• **Instructions**
[1] From the forum thread on the glass bottle experiment, write out the stretch from "any pointers, c&c" through "bit of noise.".
[2] Decide whether each statement agrees with the forum thread on the glass bottle experiment. Answer yes or no, and quote the words from the thread that settle it. (a) The first poster had only the camera's built-in flash for lighting. (b) Big suggests the ISO setting might be too low. (c) Josh66 was able to open the picture at its URL.
[3] Proceed with the forum thread on the glass bottle experiment, starting after its final post.

• **Extract**
------------
# glass bottle experiment



## jarhead2042 (Jan 6, 2010)

sorry if i put this in the wrong section wasnt sure where this fell into

saw this done on a youtube video and wanted to give it a try, for a first attempt i think its ehh...still alittle blury, and since i only have the built in flash on the camera it cast a shadow on the home made back drop

any pointers, c&c is always welcome since im still on a learning curve


----------



## Big (Jan 6, 2010)

I think your ISO might be a little too high, there is quite a bit of noise.


----------



## jarhead2042 (Jan 6, 2010)

i think it was still set at 1600 from when i was playin around with it


----------



## Josh66 (Jan 6, 2010)

No pictures...

When I quote your post, I can see the URL, but when I go there - Page not found.
------------
Records excerpted from a collection
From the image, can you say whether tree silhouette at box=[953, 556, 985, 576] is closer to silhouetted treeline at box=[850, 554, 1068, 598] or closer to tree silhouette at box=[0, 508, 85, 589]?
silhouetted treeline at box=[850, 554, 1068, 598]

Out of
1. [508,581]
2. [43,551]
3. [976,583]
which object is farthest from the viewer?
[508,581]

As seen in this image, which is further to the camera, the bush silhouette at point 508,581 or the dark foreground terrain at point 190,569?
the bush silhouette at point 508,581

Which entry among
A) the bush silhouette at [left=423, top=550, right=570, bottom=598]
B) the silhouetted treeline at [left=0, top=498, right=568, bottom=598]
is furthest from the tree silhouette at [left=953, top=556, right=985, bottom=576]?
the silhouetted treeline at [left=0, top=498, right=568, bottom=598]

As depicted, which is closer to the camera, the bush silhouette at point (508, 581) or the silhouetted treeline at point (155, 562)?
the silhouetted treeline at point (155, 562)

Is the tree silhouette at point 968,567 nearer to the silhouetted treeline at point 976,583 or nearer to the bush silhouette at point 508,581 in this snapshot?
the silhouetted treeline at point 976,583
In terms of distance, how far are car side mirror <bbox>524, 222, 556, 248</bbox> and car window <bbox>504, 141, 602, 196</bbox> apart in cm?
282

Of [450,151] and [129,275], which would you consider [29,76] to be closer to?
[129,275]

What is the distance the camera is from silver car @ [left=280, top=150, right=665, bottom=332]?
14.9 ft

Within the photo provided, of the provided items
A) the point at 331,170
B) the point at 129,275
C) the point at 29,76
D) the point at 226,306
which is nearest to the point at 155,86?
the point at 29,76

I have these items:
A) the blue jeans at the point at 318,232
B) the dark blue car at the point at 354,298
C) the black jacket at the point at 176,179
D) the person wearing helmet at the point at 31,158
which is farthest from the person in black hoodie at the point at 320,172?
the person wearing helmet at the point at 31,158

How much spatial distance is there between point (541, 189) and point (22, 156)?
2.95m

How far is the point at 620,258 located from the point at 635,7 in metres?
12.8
------------
• **Results for the exercise**
[1]
any pointers, c&c is always welcome since im still on a learning curve


----------



## Big (Jan 6, 2010)

I think your ISO might be a little too high, there is quite a bit of noise.

[2]
(a) Yes: "since i only have the built in flash on the camera"
(b) No: "I think your ISO might be a little too high"
(c) No: "when I go there - Page not found."

[3]
----------



## jarhead2042 (Jan 6, 2010)

hmm

here is a direct link see if that works

http://i909.photobucket.com/albums/ac291/andygallis/RANDOM EFFECTS/DSC_0013.jpg


----------



## dak1b (Jan 11, 2010)

no pics


----------



## boogschd (Jan 11, 2010)

yeah try a lower ISO setting since youll be using a flash anyway


----------



## jarhead2042 (Jan 11, 2010)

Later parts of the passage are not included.